I really don't understand anything about this. :-)

Reverting rL244207, would be fine if we assure that PR24235, is fixed in another way.
I added Reid who helped reviewing the original patch D11476.

Reverting rL244207, would be fine if we assure that PR24235, is fixed in another way.
I added Reid who helped reviewing the original patch D11476.

ISTM that the DWARF spec intended such thunks to be encoded as DW_AT_trampoline. That seems more appropriate than relying on codegen emitting a tailcall. This way the debugger can make the policy decision of whether or not thunks should show up in the backtrace.
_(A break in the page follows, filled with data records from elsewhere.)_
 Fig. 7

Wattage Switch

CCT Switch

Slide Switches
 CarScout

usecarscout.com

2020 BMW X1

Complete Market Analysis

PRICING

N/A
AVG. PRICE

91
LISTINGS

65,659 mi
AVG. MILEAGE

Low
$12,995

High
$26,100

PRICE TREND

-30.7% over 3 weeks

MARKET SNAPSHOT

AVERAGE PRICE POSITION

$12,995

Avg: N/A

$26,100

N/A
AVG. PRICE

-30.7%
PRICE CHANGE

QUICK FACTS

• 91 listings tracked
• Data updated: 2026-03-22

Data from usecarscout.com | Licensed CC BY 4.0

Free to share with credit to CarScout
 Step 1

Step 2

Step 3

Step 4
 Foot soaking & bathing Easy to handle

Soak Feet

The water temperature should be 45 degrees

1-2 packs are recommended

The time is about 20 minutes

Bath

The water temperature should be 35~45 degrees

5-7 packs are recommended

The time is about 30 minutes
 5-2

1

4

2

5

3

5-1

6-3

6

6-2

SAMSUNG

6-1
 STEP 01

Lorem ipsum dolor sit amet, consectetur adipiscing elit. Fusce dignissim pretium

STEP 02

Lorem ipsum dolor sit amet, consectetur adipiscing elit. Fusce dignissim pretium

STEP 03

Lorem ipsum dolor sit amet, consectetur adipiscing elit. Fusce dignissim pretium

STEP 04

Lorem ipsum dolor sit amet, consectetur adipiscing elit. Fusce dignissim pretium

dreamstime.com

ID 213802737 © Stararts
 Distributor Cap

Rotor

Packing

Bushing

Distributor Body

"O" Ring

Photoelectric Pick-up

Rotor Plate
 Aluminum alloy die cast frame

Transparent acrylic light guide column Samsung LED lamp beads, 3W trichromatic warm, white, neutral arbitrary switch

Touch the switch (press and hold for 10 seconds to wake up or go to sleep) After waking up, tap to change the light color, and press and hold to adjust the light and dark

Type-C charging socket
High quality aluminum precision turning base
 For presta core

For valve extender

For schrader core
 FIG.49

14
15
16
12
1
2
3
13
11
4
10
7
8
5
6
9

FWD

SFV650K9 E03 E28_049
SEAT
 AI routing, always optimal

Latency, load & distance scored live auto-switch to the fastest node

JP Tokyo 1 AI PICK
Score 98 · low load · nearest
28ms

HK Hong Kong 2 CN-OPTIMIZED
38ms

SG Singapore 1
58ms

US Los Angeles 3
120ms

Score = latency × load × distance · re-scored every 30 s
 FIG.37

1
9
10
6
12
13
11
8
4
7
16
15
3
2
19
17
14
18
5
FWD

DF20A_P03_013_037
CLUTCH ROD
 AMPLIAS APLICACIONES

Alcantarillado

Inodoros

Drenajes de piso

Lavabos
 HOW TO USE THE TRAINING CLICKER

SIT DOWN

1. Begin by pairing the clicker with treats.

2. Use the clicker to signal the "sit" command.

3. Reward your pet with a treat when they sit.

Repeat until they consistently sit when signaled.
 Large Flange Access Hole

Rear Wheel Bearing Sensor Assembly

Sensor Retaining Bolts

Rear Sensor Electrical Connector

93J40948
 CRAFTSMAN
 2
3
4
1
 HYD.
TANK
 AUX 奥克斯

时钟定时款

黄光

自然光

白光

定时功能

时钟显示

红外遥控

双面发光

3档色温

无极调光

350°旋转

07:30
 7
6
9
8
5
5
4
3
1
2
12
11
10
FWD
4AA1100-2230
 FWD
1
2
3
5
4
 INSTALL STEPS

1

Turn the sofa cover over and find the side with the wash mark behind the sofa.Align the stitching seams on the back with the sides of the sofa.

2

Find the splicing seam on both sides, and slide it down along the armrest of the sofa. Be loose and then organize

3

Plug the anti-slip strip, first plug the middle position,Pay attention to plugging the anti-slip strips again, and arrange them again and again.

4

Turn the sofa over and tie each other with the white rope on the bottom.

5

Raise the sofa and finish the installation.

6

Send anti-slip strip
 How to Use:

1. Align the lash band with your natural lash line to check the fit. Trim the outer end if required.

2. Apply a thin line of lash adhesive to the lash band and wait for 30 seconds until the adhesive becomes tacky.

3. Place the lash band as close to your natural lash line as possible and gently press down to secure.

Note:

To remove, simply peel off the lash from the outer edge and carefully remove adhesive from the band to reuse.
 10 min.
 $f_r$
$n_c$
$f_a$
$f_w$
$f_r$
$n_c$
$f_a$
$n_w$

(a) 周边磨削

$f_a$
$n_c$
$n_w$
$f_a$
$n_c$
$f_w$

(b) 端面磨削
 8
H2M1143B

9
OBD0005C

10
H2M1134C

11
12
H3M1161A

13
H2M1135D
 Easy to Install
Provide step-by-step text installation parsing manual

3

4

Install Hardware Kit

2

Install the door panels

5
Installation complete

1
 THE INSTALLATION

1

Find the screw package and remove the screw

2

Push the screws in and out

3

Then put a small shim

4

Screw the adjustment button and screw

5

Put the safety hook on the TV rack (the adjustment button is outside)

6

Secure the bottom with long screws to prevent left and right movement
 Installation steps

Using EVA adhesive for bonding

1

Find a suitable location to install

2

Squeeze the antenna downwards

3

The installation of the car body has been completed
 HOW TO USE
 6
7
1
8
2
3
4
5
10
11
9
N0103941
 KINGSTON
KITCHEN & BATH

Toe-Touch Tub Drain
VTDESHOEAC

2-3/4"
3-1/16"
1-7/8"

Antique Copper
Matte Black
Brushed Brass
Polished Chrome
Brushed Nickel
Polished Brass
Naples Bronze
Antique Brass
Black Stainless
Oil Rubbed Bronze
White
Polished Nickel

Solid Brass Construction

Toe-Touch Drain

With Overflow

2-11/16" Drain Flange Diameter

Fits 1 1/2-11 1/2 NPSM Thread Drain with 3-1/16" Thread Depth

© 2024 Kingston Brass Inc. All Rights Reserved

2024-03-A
In any case, correctness must always trump all else. Reverting to green should take precedence over a QoI bug like PR24235.

ISTM that the DWARF spec intended such thunks to be encoded as DW_AT_trampoline. That seems more appropriate than relying on codegen emitting a tailcall. This way the debugger can make the policy decision of whether or not thunks should show up in the backtrace.

In any case, correctness must always trump all else. Reverting to green should take precedence over a QoI bug like PR24235.

I agree to the revert, though I am not sure about the new test, it looks too complected, especially the command line.
I will let David decide on accepting that test or ask for improvement.

Regards,
Amjad

rnk added a comment.Aug 1 2016, 10:53 AM

I think the correctness problem is in DSE. It should be safe for clang to put 'tail' here. The tail call does not capture the address of any local variables, but it does load from them via 'byval'.

rnk added a subscriber: nlewycky.Aug 1 2016, 10:53 AM

I think Nick was responsible for adding this DSE optimization *years* ago.

rnk added a comment.Aug 1 2016, 12:55 PM

So, if clang were to use a temporary alloca for the byval parameter, then yes, I agree marking it as a tail call would be incorrect. However, clang doesn't use an alloca, it forwards the byval pointer parameter directly to the callee:

define i32 @_ZThn4_N1C4SeekE6_LARGE(%class.C* nocapture readnone %this, %union._LARGE* byval nocapture readonly align 4 %L) unnamed_addr #0 align 2 {
entry:
  %call = tail call i32 @_ZN1C4SeekE6_LARGE(%class.C* undef, %union._LARGE* byval nonnull align 4 %L)
  ret i32 %call
}

Maybe the test case is over-reduced, or the problematic IR was produced by an older version of clang?

For the IR level, I think this has got to be valid:

declare void @bar(i32* byval %p)
define void @foo(i32* byval %p) {
  tail call void @bar(i32* byval %p.tmp)
  ret void
}

The tail is an aliasing property which indicates that the callee doesn't touch any of the alloca's in the caller, a rough proxy for "stack" since there is no other stack in LLVM IR. That doesn't mean that we're going to actually lower it to a tail call in the final assembly, but if we don't put tail on a call, we won't even consider it for becoming a tail call. I think the backend can sort out whether the byval is going to lead to a stack allocation in @foo and emit a non-tail call if so.